There are several species of velvet ant (wingless female wasps in the family Mutilidae) that appear to be mimicking R. metallica. Since mutilids have their own fearsome reputation for stinging, I presume this is a case of Müllerian mimicry.

Velvet ant Ephutomorpha sp.:

And a number of species of stingless, but still chemically defended, ants also appear to be mimicking R. metallica.
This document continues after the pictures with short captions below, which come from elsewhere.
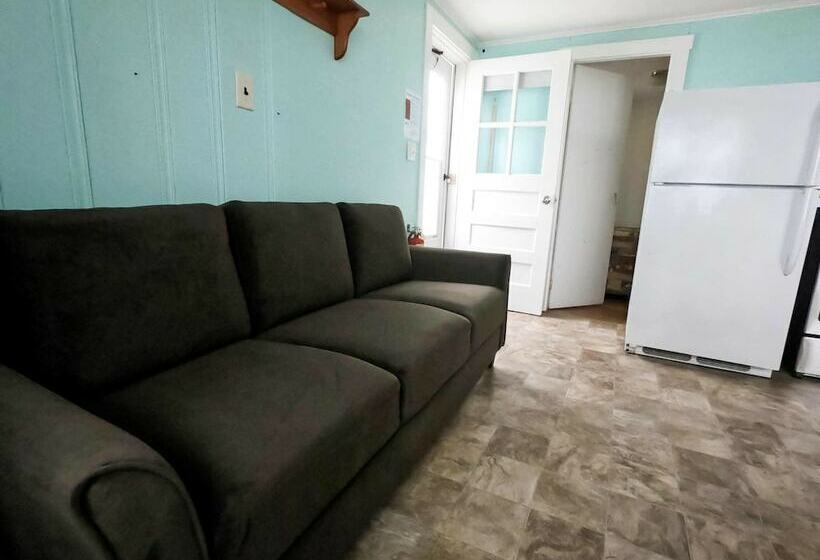 침실 2개 주택, Oceana Cottages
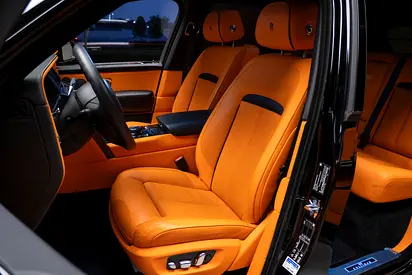 2023 ROLLS-ROYCE CULLINAN 缩略图 8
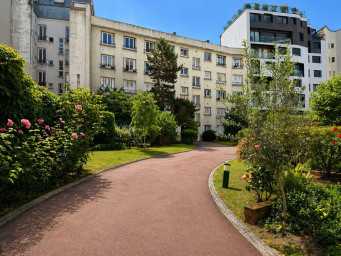 Grenier–Point du Jour, Boulogne-Billancourt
Dolichoderus scrobiculatus:

Polyrhachis hookeri:

A couple of ground-dwelling spiders have also gone for R. metallica mimicry

Poecilipta sp.:

Adoxotoma nitida:

8 thoughts on “Readers’ wildlife photos

  1. I have a copy of Wilson’s “The Ants” and found it a great read. The variety and complexity of the many ant species is worth saving the planet all by itself.

  2. You mention ant keepers – is this a popular hobby? I saw pictures of “ant farms” from when I was a kid, but I don’t think I ever knew anyone who had one.

    It’s nice to see an ant post to mark E. O. Wilson’s death. I remember seeing his leaf-cutter ant colony some time in the mid-90s; now that was an impressive example of an ant farm.

    1. It’s hard to tell on the internet how popular something is. Before getting interested in ants I’d never heard of ant keeping but now I know many ant keepers and know of several online stores dedicated to the hobby and it seems very popular.

  3. Thanks. An inspiring homage to E.O. Wilson. The Pulitzer prize winner ‘The Ants’ (credit to Bert Hölldobler as well) and his revision of New World Pheidole alone placed him among the greatest modern biologists. The news spoiled my day.

    I was curious about M. pilosula, and here’s what Wikipedia has to say: “jack jumper stings are the single most common cause of anaphylaxis in patients at the Royal Hobart Hospital. The ant has also been a major cause of anaphylaxis outside Tasmania, notably around Adelaide and the outskirts of Melbourne, while cases in New South Wales and Western Australia have been more distributed. One in 50 adults have been reported to suffer anaphylaxis due to the jack jumper or other Myrmecia ants”.

    This troll reinforces the view that half of Australia wildlife will kill you if you give them a chance…

    The velvet ants and spiders are just fantastic!